Kuveytli bir elektrik mühendisi ile tanıştım 2 yıl önce. 3 hanımı var. Bursa, Sapanca ve Bolu’dan ev almış. Lüks içinde sefa sürüyor. Beyni Türkleri cani olarak gören bilgilerle örülü. Okul ders kitaplarında bizi katil, İngilizleri mübarek insan olarak okumuş.
Tarlalara olan saldırıyı durdurmak için 4-5 kat sınırı değiştirilmeli. Japonya’da daha şiddetli depremler oluyor ama 50-100 katlı binaları var. Bilim ile depreme dayanıklı binalar üretilebiliyor.
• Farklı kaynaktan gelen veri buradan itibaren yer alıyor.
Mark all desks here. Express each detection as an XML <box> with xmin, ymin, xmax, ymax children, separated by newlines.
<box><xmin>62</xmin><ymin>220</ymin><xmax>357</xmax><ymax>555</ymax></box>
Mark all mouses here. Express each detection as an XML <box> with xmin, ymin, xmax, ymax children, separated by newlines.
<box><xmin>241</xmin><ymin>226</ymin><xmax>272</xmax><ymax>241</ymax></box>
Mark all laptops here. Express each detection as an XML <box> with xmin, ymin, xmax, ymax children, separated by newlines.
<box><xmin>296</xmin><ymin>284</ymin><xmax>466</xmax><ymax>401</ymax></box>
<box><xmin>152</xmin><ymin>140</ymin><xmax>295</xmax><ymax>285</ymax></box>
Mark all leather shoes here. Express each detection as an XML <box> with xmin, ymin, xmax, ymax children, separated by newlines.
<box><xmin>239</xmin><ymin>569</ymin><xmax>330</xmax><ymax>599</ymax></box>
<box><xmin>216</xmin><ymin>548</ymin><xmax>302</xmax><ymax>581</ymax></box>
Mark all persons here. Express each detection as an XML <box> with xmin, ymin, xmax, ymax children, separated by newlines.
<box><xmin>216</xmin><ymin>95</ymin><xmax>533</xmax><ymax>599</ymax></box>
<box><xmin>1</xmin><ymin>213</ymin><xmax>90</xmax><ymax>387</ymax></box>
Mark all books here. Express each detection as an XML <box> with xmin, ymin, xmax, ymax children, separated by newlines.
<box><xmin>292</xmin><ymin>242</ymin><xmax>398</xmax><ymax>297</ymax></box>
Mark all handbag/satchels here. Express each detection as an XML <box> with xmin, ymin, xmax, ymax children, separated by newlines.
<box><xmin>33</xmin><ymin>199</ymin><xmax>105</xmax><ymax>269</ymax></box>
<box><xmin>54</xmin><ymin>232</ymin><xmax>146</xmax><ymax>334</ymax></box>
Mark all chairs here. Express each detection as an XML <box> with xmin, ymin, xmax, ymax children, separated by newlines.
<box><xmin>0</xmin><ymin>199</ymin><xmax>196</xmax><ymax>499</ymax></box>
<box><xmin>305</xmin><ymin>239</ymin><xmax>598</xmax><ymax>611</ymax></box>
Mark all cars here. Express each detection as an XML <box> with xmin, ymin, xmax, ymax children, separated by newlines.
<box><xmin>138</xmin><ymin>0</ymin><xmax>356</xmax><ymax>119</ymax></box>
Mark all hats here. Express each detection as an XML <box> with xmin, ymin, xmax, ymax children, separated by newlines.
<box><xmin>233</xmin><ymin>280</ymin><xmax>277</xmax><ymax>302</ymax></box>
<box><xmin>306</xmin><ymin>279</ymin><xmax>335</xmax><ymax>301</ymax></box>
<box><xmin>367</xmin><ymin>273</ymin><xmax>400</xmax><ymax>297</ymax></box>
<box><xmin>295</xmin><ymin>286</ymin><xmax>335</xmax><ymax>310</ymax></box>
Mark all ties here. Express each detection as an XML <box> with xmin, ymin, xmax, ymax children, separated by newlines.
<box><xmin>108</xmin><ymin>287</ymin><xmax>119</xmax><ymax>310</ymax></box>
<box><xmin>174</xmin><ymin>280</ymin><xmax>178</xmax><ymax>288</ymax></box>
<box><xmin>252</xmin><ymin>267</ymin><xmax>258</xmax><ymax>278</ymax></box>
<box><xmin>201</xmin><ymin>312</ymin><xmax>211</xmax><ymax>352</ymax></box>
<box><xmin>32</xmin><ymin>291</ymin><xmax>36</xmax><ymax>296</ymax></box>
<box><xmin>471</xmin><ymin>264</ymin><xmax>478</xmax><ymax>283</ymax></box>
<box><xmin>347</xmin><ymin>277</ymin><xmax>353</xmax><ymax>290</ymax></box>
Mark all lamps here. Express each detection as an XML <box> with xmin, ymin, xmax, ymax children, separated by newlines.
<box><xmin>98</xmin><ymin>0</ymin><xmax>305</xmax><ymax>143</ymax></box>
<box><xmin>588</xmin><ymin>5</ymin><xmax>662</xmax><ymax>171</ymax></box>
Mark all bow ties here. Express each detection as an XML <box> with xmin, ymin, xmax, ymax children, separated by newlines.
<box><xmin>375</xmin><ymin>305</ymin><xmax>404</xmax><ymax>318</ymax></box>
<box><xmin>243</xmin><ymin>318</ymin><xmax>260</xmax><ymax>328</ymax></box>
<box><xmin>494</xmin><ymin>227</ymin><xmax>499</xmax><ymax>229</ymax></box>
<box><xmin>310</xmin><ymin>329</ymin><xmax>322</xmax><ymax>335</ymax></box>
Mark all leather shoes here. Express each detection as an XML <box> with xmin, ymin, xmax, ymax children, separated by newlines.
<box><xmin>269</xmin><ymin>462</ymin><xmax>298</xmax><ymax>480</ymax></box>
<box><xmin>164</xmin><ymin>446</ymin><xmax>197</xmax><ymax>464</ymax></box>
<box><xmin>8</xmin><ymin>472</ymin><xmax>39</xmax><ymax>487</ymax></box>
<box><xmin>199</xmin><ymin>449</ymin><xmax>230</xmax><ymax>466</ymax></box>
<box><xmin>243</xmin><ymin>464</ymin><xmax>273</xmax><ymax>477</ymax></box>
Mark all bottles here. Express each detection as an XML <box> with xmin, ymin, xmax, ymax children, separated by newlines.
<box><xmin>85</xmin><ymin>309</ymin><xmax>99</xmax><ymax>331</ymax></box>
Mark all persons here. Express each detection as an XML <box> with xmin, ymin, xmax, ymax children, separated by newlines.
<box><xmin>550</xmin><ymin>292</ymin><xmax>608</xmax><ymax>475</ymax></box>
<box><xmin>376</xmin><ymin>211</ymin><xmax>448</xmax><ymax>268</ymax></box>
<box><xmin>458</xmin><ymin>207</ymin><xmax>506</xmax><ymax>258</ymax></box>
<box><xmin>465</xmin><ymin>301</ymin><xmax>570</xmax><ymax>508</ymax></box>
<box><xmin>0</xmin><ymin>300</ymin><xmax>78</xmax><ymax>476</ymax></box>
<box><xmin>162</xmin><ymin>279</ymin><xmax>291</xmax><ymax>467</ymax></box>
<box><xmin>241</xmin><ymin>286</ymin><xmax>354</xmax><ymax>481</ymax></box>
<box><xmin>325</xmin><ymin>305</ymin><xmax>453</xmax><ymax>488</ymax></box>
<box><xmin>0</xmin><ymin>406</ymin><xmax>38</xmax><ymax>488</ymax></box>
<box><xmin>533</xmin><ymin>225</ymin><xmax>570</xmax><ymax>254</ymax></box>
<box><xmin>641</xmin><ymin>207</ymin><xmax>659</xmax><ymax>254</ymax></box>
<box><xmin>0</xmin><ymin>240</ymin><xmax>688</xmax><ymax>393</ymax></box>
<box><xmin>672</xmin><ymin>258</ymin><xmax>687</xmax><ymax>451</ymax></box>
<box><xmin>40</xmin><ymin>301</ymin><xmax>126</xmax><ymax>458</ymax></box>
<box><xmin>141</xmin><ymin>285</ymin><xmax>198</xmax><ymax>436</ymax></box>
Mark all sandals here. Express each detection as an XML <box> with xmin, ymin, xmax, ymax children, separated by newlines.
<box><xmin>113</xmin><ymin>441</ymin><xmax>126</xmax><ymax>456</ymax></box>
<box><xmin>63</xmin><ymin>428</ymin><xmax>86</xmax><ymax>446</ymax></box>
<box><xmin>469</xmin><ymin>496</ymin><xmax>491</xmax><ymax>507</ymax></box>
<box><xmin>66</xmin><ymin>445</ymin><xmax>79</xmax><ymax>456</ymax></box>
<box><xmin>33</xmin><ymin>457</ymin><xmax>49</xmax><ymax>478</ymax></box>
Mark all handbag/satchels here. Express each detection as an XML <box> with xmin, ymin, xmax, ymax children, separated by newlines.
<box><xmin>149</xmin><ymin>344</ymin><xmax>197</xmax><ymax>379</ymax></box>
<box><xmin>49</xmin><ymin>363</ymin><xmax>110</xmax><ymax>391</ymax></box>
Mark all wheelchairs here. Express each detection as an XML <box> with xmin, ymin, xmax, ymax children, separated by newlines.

Bir tanıdığım 30 milyona tarla içinden villa aldı. Tapuda değerini çok komik beyan etti. Buradan yazamam. Her yerden vergi alan devlet, bunları nedense görmemekte. 30 milyona ev, 10 milyona araba alan avukat tanıdığıma da kaç TL vergi verdiği hiç sorulmuyor. Yanında çalıştırdığı 4 avukata ise makarnaya yetecek tutarda maaş ödüyor. Ülke sessizce tarımdan, tarladan koparılmakta.
Ali ÖZDEMİR Öğretmen yazar
TRAKYA BÖLGESİ DAHA VAHİM
HİSSELİ tarım arazisi alacakların dikkatine.
İlçemizdeki hisseli tarım arazilerine tel-çit çekmek, ağaç dikmek, konteyner koymak ve yapı yapmak yasaktır. Uymayanlar hakkında yasal işlem yapılacaktır.
Marmaraereğlisi Kaymakamlığı.
(Trakya bölgesi susuzluktan kuruyor, madenlerle yağmalanıyor, ağaçlar vahşice kesiliyor, bekleyiniz.)
SURİYE DEHŞETLE İZLENİYOR
CHP Adana Milletvekili Dr. Müzeyyen Şevkin, Suriye’deki insanlık dışı görüntülerin dehşetle izlendiğini söyledi. CHP Grup Başkanvekili Ali Mahir Başarır, Genel Başkan Yardımcısı Burhanettin Bulut, Hatay İl Başkanı Hakan Tiryaki, ilçe başkanları, ilçe belediye başkanları ve 15 milletvekili ile birlikte Suriye’deki katliama dikkat çekmek, yaşananları protesto etmek üzere Hatay’da iki günlük temaslarda bulunan Dr. Şevkin, “Yaşananlar kabul edilemez. İnsanlık suçuna dur denmelidir” dedi.
‘TASARRUF’ DEMEK KORKUTUYOR
TASARRUF diye çırpınan Mehmet Şimşek’in başında bulunduğu Maliye Bakanlığı binalarını bir görseniz tasarrufa buradan başla Mehmet Bey dersiniz. Tasarruf esastan başka yerlerden başlamalı, devletin her kademesine, belediyelere, vakıflara da tasarruf mecburiyeti getirmek lazım. Koruma ordularını kaldırmak, resmi makam arabalarını iyice azaltmak, işe yaramayan bankamatik memur kalabalığını tasfiye etmek şart. Her üst makam değişikliğinde mobilya değişikliğine de izin vermemek lazım. “Devletin standart bir döşeme planı olmalı” demek gerekiyor. Kimsenin vicdanı yok mu efendim? Tasarruf adına bu kez bu kadarlık diyelim, şimdilik kısa keselim.
BİLİYOR MUSUNUZ
- DUYGU Asena Pen Ödülü’nün bu yıl Özlem Gürses, Nevşin Mengü ve Sedef Kabaş’a verildiğini....
- CHP Milletvekili Prof. Dr. Mühip Kanko’nun “Suriye’deki Alevi katliamına sessiz kalmak, zulme ortak olmaktır. Suriye’de insanlık suçu işleniyor” dediğini...
GÜNÜN SÖZÜ
İNSANLIK DİLEKÇESİ
OTURDUK, bir dilekçe yazdık. Dedik, ey insanlık!/ Sağda solda dolaşmayı bırak, bize, bizim yanımıza gel bir kere de./ ‘Tamam’ dedi, yardımınıza koştu ama ayağı kaydı./ Boğuldu bencillik adlı derede.